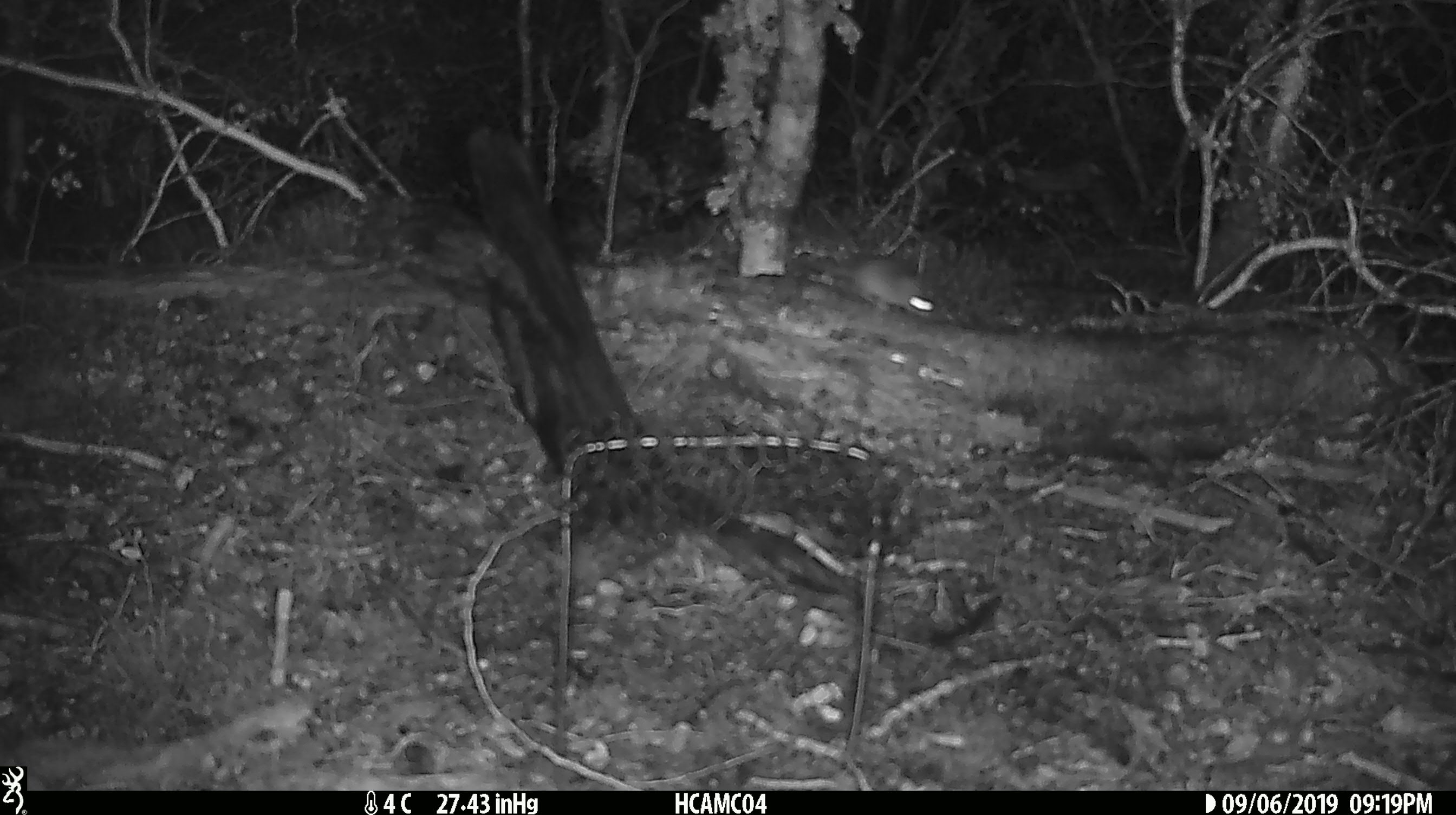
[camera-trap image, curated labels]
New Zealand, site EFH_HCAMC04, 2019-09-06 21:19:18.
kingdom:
= = = = =
## Task
None of the pictures should be kept; reproduce all the remaining material exactly.

## Worked solution
[camera-trap image, curated labels]
New Zealand, site EFH_HCAMC04, 2019-09-06 21:19:18.
kingdom:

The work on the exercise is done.